** Page extract **
--- BEGIN ---
# FreeBSD 8.2 won't boot under Sparc SunBlade 1000



## sparkyk (Jul 24, 2011)

Good morning to all!!

I've tried and tried to get the FreeBSD copy I got to intall on my SunBlade 1000 but it won't even detect the boot code from the DVD Iso and yes, I burned it correctly.

Does anyone have an idea why it won't boot?? Is there some special something to put in when I type "boot cdrom"?

Help!!

SparkyK


----------



## tingo (Jul 26, 2011)

Are you using the correct version (architecture) of the image?
Is should be named FreeBSD-8.2-RELEASE-sparc64-*.iso or something like that.


----------



## sparkyk (Jul 27, 2011)

*Hi, Tingo*

Yes, it does say FreeBSD-8.2-RELEASE-sparc64-dvd1.iso and I double checked it twice!!

I guess I'll try to re-burn it again and see if will work this time.

Sparky - Cross your fingers and mine!!


----------



## sossego (Jul 27, 2011)

Try using the 9.0 CD image installer available from http://people.freebsd.org/~nwhitehorn instead of the 8.2 DVD image. I have a SunBlade 1000 with 2 750MHz UltraSPARC III CPUs running FreeBSD 9.0 with a rebuilt kernel.


----------



## tingo (Aug 21, 2011)

FWIW, today I installed FreeBSD 8.2-release on my Blade 1000 from the disc1 CD image. I used [CMD="ok"]boot cdrom[/CMD] from the OBP, and installed with sysinstall. Everything worked as it should - it was totally uneventful. 
@sparkyk: perhaps you could try the CD image (disc1) instead of the DVD image?


----------
--- END ---
Box-labeled dataset extracts:
--- BEGIN ---
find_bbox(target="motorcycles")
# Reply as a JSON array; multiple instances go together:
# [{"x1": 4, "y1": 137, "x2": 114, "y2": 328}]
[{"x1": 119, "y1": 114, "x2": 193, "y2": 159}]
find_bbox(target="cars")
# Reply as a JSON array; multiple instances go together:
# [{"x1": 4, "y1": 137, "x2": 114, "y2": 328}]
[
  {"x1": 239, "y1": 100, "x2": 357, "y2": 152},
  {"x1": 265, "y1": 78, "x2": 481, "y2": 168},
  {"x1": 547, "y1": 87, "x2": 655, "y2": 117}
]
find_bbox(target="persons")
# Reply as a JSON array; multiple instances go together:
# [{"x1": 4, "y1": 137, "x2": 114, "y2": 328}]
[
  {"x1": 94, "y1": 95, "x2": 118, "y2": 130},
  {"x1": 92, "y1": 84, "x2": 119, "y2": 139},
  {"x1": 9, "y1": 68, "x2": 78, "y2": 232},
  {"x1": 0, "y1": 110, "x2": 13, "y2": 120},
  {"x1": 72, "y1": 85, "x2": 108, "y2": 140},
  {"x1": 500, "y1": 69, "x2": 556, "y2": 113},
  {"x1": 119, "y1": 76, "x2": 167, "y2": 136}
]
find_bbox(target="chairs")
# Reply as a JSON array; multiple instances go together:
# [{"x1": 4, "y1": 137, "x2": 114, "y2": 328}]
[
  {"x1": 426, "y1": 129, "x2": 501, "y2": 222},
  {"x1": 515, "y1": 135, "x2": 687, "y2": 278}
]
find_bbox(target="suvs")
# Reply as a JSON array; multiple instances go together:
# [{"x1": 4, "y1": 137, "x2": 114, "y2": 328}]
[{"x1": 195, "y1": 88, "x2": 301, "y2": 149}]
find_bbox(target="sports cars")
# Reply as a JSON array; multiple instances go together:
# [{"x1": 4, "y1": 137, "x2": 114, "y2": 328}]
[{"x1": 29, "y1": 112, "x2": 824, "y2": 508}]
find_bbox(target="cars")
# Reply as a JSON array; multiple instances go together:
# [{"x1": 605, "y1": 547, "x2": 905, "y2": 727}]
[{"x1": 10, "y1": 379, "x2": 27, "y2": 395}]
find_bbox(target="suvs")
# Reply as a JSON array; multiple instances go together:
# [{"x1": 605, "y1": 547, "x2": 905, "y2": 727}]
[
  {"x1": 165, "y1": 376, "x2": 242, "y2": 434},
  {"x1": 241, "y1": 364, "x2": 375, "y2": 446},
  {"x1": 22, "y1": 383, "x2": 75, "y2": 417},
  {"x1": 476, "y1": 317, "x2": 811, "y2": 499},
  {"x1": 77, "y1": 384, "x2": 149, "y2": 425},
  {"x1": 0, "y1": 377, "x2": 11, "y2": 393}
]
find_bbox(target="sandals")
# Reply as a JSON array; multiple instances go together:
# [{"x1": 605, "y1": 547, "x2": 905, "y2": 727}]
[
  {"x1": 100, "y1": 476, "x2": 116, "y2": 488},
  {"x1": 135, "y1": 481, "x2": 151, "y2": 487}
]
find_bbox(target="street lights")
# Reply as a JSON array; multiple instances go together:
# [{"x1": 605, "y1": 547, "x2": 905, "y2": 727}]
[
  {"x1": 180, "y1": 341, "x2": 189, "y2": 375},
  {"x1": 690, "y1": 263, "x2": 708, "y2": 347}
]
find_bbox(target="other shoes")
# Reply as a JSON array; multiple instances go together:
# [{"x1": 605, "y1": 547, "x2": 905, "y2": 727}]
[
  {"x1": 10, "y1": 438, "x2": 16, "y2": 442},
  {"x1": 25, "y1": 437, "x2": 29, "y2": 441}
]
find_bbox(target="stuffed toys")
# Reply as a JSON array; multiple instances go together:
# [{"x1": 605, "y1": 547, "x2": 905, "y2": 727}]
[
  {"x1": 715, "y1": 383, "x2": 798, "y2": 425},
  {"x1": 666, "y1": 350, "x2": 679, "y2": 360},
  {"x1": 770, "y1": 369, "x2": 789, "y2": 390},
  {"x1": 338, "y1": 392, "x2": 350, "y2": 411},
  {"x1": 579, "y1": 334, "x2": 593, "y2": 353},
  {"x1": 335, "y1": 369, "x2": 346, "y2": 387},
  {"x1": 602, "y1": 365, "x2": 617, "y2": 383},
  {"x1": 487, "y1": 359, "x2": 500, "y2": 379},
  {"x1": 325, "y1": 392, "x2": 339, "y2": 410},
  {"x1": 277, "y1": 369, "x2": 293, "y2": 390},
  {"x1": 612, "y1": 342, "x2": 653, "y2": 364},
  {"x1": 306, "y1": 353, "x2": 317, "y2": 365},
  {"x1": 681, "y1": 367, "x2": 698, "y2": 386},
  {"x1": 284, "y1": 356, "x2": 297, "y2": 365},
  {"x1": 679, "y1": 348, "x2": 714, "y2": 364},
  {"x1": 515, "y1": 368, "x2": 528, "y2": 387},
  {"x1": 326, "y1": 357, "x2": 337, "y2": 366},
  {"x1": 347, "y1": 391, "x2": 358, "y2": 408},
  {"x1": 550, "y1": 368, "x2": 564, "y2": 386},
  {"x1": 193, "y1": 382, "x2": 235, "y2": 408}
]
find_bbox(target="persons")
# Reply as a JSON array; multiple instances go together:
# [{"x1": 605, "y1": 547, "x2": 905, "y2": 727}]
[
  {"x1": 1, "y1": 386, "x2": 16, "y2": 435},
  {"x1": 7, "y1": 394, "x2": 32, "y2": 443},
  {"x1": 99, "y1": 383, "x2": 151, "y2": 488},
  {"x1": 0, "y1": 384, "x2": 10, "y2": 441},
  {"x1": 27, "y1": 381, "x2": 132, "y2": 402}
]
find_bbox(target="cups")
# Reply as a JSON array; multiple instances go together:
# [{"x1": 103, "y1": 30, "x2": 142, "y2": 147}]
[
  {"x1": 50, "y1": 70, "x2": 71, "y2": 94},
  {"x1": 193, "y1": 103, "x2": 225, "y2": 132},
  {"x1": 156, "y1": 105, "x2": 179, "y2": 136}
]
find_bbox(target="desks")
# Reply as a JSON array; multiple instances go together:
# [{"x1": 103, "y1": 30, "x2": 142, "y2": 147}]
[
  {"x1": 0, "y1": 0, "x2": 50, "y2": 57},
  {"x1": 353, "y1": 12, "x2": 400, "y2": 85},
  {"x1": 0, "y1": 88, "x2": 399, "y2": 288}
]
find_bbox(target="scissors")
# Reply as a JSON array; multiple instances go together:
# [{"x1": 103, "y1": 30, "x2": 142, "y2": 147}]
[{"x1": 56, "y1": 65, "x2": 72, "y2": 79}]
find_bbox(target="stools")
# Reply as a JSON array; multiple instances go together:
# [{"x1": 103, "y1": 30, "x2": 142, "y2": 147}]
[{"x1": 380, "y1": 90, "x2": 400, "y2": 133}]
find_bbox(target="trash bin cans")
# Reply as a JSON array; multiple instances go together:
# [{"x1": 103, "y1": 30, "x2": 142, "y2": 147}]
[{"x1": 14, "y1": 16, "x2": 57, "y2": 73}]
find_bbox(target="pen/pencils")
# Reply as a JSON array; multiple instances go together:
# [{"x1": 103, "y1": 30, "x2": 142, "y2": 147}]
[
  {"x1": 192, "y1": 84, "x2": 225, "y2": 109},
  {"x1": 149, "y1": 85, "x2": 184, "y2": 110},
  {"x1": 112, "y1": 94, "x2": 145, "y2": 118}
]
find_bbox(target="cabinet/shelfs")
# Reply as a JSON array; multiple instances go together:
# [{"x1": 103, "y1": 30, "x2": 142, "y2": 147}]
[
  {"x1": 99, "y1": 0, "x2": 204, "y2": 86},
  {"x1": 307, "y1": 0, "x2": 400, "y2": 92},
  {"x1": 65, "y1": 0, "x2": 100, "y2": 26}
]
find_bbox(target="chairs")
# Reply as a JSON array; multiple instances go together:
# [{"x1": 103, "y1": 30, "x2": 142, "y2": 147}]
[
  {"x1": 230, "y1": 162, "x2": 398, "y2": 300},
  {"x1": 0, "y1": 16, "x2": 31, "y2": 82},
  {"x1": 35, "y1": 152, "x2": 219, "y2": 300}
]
--- END ---
** Stated exercise 1 **
Summarize the forum thread about booting FreeBSD 8.2 on a SunBlade 1000 in two sentences.
** Stated exercise 2 **
Reproduce verbatim the portion of the forum thread starting at "## sossego (Jul" and ending at "(Aug 21, 2011)".

** Exercise result 1 **
A user reports that the FreeBSD 8.2 DVD image, confirmed to be the sparc64 version, will not boot on a SunBlade 1000. Replies suggest trying the 9.0 CD image installer or the 8.2 disc1 CD image instead, and one participant reports an uneventful 8.2 installation from the disc1 CD image using "boot cdrom" and sysinstall.

** Exercise result 2 **
## sossego (Jul 27, 2011)

Try using the 9.0 CD image installer available from http://people.freebsd.org/~nwhitehorn instead of the 8.2 DVD image. I have a SunBlade 1000 with 2 750MHz UltraSPARC III CPUs running FreeBSD 9.0 with a rebuilt kernel.


----------



## tingo (Aug 21, 2011)